YOUR GOAL:
Rewrite the records below with every "camera" changed to "viewer", keeping everything else the same.

INFORMATION GIVEN:
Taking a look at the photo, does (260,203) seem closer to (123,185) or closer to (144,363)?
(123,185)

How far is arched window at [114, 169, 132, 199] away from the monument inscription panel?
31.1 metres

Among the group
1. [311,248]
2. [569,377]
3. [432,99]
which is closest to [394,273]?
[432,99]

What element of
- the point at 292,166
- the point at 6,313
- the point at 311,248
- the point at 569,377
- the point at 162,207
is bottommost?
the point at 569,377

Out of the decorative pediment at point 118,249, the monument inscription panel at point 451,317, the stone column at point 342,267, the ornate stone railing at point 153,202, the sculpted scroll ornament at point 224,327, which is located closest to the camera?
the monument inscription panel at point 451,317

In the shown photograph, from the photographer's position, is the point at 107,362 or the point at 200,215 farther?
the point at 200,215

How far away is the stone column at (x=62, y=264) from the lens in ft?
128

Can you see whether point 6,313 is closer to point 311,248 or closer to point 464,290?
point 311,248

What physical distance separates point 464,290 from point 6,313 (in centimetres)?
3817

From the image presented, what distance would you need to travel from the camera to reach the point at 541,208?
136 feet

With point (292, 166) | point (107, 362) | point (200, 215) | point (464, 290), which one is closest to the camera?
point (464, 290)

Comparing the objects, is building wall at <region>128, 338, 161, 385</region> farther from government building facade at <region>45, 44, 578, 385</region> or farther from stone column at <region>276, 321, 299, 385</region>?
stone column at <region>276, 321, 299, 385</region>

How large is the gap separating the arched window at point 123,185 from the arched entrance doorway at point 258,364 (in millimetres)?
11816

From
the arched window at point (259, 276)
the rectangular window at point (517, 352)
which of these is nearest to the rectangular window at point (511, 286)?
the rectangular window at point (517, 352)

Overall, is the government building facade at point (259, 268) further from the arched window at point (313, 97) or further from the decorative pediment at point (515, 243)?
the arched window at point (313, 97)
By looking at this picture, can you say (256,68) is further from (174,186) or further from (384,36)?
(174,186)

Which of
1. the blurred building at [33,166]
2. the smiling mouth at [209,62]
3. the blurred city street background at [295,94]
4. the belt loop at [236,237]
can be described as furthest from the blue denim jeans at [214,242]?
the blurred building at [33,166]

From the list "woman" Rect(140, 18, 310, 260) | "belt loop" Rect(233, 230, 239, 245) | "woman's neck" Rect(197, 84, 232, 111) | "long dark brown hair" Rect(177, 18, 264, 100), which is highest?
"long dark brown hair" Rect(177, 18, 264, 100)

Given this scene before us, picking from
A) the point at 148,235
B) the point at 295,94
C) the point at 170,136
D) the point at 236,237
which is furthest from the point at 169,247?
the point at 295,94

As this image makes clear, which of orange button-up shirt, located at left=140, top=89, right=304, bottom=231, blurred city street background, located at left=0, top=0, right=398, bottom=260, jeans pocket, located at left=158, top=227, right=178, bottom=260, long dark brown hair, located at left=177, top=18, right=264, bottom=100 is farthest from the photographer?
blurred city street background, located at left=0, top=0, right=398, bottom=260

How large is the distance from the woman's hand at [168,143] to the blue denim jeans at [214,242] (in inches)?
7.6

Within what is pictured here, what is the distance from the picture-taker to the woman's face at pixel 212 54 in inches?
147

WORKED SOLUTION:
Taking a look at the photo, does (260,203) seem closer to (123,185) or closer to (144,363)?
(123,185)

How far is arched window at [114, 169, 132, 199] away from the monument inscription panel?
31.1 metres

Among the group
1. [311,248]
2. [569,377]
3. [432,99]
which is closest to [394,273]?
[432,99]

What element of
- the point at 292,166
- the point at 6,313
- the point at 311,248
- the point at 569,377
- the point at 162,207
is bottommost?
the point at 569,377

Out of the decorative pediment at point 118,249, the monument inscription panel at point 451,317, the stone column at point 342,267, the ornate stone railing at point 153,202, the sculpted scroll ornament at point 224,327, which is located closest to the viewer?
the monument inscription panel at point 451,317

In the shown photograph, from the photographer's position, is the point at 107,362 or the point at 200,215 farther?
the point at 200,215

How far away is the stone column at (x=62, y=264) from the lens in ft?
128

Can you see whether point 6,313 is closer to point 311,248 or closer to point 464,290?
point 311,248

What physical distance separates point 464,290 from point 6,313 (in centimetres)?
3817

From the image presented, what distance would you need to travel from the viewer to reach the point at 541,208?
136 feet

With point (292, 166) | point (107, 362) | point (200, 215) | point (464, 290), which one is closest to the viewer?
point (464, 290)

Comparing the objects, is building wall at <region>128, 338, 161, 385</region> farther from government building facade at <region>45, 44, 578, 385</region> or farther from stone column at <region>276, 321, 299, 385</region>?
stone column at <region>276, 321, 299, 385</region>

How large is the gap separating the arched window at point 123,185 from the arched entrance doorway at point 258,364 (in millimetres)?
11816

From
the arched window at point (259, 276)
the rectangular window at point (517, 352)
which of these is nearest to the rectangular window at point (511, 286)?
the rectangular window at point (517, 352)

Overall, is the government building facade at point (259, 268) further from the arched window at point (313, 97) or further from the decorative pediment at point (515, 243)?
the arched window at point (313, 97)
By looking at this picture, can you say (256,68) is further from (174,186) or further from (384,36)?
(174,186)

Which of
1. the blurred building at [33,166]
2. the smiling mouth at [209,62]
3. the blurred city street background at [295,94]
4. the belt loop at [236,237]
can be described as furthest from the blue denim jeans at [214,242]?
the blurred building at [33,166]

From the list "woman" Rect(140, 18, 310, 260) | "belt loop" Rect(233, 230, 239, 245) | "woman's neck" Rect(197, 84, 232, 111) | "long dark brown hair" Rect(177, 18, 264, 100), which is highest?
"long dark brown hair" Rect(177, 18, 264, 100)

Given this scene before us, picking from
A) the point at 148,235
B) the point at 295,94
C) the point at 170,136
D) the point at 236,237
which is furthest from the point at 169,247?
the point at 295,94

As this image makes clear, which of orange button-up shirt, located at left=140, top=89, right=304, bottom=231, blurred city street background, located at left=0, top=0, right=398, bottom=260, jeans pocket, located at left=158, top=227, right=178, bottom=260, long dark brown hair, located at left=177, top=18, right=264, bottom=100 is farthest from the photographer?
blurred city street background, located at left=0, top=0, right=398, bottom=260

How large is the distance from the woman's hand at [168,143] to the blue denim jeans at [214,242] (in inches)?
7.6

Within what is pictured here, what is the distance from the picture-taker to the woman's face at pixel 212 54 in inches?
147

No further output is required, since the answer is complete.